The judgment against Price is vacated and the cause is remanded for further proceedings on the grand jury recordation issue and on sentencing; the judgment against Coffey is reversed and the cause is remanded for further proceedings consistent with the views herein expressed.


District Judge DAVID W. WILLIAMS dissented without opinion.


Honorable David W. Williams, United States Judge for the Central District of California, sitting by designation


"[A] stenographer or operator of a recording device may be present while the grand jury is in session . . . ."


E. g., United States v. Parker (9th Cir. 1970) 428 F.2d 488, cert. denied, 400 U.S. 910, 91 S.Ct. 155, 27 L.Ed.2d 150; Loux v. United States (9th Cir. 1968) 389 F.2d 911, 916, cert. denied, 393 U.S. 867, 89 S.Ct. 151, 21 L.Ed.2d 135


The frequency of instances in which denial of preindictment motions has been brought to our attention suggests that the district court's misapprehension of the principle is not uncommon


The Court: "Finally, Mr. Coffey, with respect to your motion to proceed in pro se, the Court has some misgivings about granting that motion for this reason: The Court has no knowledge of your ability or legal background, except what was brought up in the bail review, to properly defend yourself or proceed without an attorney. . . . Mr. Zumwalt is a member of the State Bar of California and a member of the Federal Bar and has been practicing in this Court, as well as other Federal Courts for some period of time. He is a skilled Defense Attorney; at least I feel so and I am sure that all other Judges in the Court feel so

"The Court at this time, without a further showing, I think, is disposed to deny your motion. I think Mr. Zumwalt can adequately handle your case, and I think that if I am wrong in my decision you will have your opportunity before the Circuit Court to test the decision that I have made thus far."

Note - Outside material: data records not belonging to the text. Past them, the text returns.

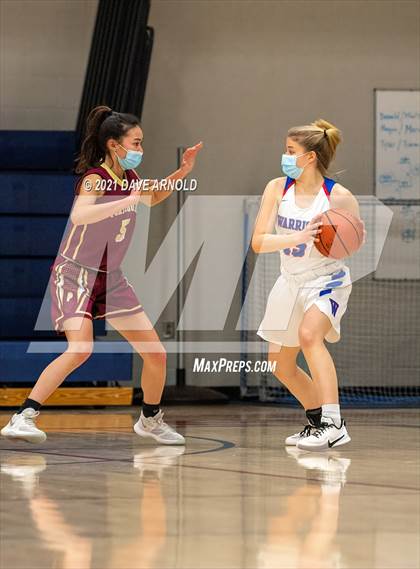 Thumbnail 2 in Winnacunnet vs. Portsmouth (NHIAA Divison1 1st Round) photogallery.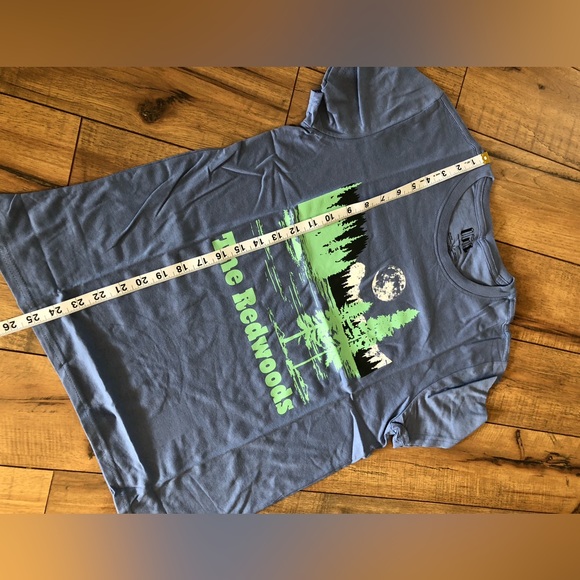 Isaac Morris Ltd Graphic Tee NWT - Picture 2 of 6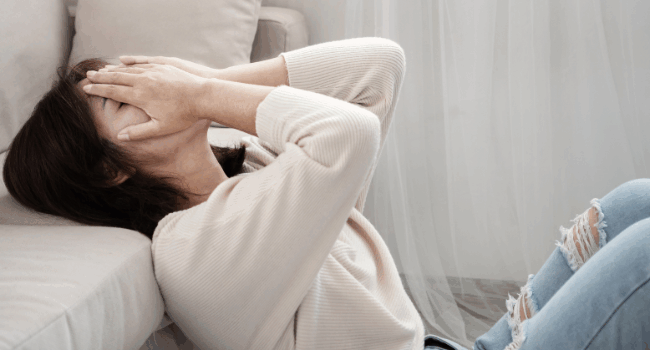 Anxiety_hands_couch Anxiety_hands_couch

18 U.S.C. Sec. 4208(a)(1) provides:

"(a) Upon entering a judgment of conviction, the court having jurisdiction to impose a sentence, when in its opinion the ends of justice and best interests of the public require that the defendant be sentenced to imprisonment for a term exceeding one year, may (1) designate in the sentence of imprisonment imposed a minimum term at the expiration of which the prisoner shall become eligible for parole, which term may be less than, but shall not be more than one-third of the maximum sentence imposed by the court, or (2) the court may fix the maximum sentence of imprisonment to be served in which event the court may specify that the prisoner may become eligible for parole at such time as the board of parole may determine."

18 U.S.C. Sec. 4209 provides:

"In the case of a defendant who has attained his twenty-second birthday but has not attained his twenty-sixth birthday at the time of conviction, if, after taking into consideration the previous record of the defendant as to delinquency or criminal experience, his social background, capabilities, mental and physical health, and such other factors as may be considered pertinent, the court finds that there is reasonable grounds to believe that the defendant will benefit from the treatment provided under the Federal Youth Corrections Act (18 U.S.C. Chap. 402) sentence may be imposed pursuant to the provisions of such act."


"Whoever assaults any person having lawful charge, control, or custody of any mail matter or of any money or other property of the United States, with intent to rob, steal, or purloin such mail matter, money, or other property of the United States, or robs any such person of mail matter, or of any money, or other property of the United States, shall, for the first offense, be imprisoned not more than ten years; and if in effecting or attempting to effect such robbery he wounds the person having custody of such mail, money, or other property of the United States, or puts his life in jeopardy by the use of a dangerous weapon, or for a subsequent offense, shall be imprisoned twenty-five years."